Department of Defence confirms attack on Irish peacekeepers

Two Irish UN peacekeeping soldiers suffered minor injuries in a roadside bomb attack today in south Lebanon.

Two Irish UN peacekeeping soldiers suffered minor injuries in a roadside bomb attack today in south Lebanon.

The Department of Defence confirmed the soldiers, who were two of just seven Irish personnel in the country, will be held in hospital overnight for observation.

The Defence Forces later confirmed the two men were from Dublin, however it is not yet known if they will be flown home to recuperate.

“That decision will be made between the people out there and the medical professions,” a spokesman added.

The blast is reported to have smashed the windows of a white UN four-wheel drive vehicle at Ramiliya, an area approximately 35km South of Beirut, at 12.50pm Irish time.

The men, who were serving with the United Nations Interim Force in Lebanon (UNIFIL), were travelling from Beirut to the mission HQ in Naquora at the time of the attack.

"The exact circumstances of the incident are being investigated by UNIFIL authorities," said a Defence Forces spokesman.

"The soldiers were taken to the Hammoud Hospital with superficial injuries in Saida by Lebanese Armed Forces and their condition is not life threatening."

A total of 160 members of the 36 Infantry Group (UNIFIL) were taken out of Lebanon in October, however seven personnel remained in the mission HQ.

Minister for Defence Willie O'Dea TD has conveyed his wishes and those of the Government for a speedy recovery.

"I have spoken with the Chief of Staff of the Defence Forces Lt Gen. Dermot Earley to express my concern and my sincere best wishes to the two men and their families," said Minister O'Dea.

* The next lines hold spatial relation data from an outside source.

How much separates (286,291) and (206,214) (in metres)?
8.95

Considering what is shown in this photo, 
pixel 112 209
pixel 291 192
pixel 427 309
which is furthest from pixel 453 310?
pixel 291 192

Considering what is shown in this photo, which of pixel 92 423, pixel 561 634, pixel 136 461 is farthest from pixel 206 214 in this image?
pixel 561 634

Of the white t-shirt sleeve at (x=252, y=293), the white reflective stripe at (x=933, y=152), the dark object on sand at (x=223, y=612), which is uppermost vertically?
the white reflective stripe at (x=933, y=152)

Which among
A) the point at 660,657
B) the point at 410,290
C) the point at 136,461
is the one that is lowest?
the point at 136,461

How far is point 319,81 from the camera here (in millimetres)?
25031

"Today's incident is a stark reminder to us all of the dangerous yet vital work our brave troops do in the cause of peace.

"My thoughts and prayers are with the two men and their families at this time."

The latest attack is believed to have been the third on the 13,500-strong UNIFIL force since it was expanded after a 34-day war ended in August 2006.

Taoiseach Bertie Ahern said the attack on the sergeants was a timely reminder of the daily dangers faced by our peace keepers throughout the world.

"I am greatly relieved to hear that the two soldiers injured in this attack have not suffered life-threatening injuries," he said.

"I take great pride, as I know all Irish people do, in the significant role which our peacekeepers play in securing peace in many areas of the world, a role which will be further expanded with the imminent deployment to Chad.

"I want to extend my best wishes to both soldiers and their families for a speedy recovery.

"My thoughts and prayers are with the two men and their families at this time."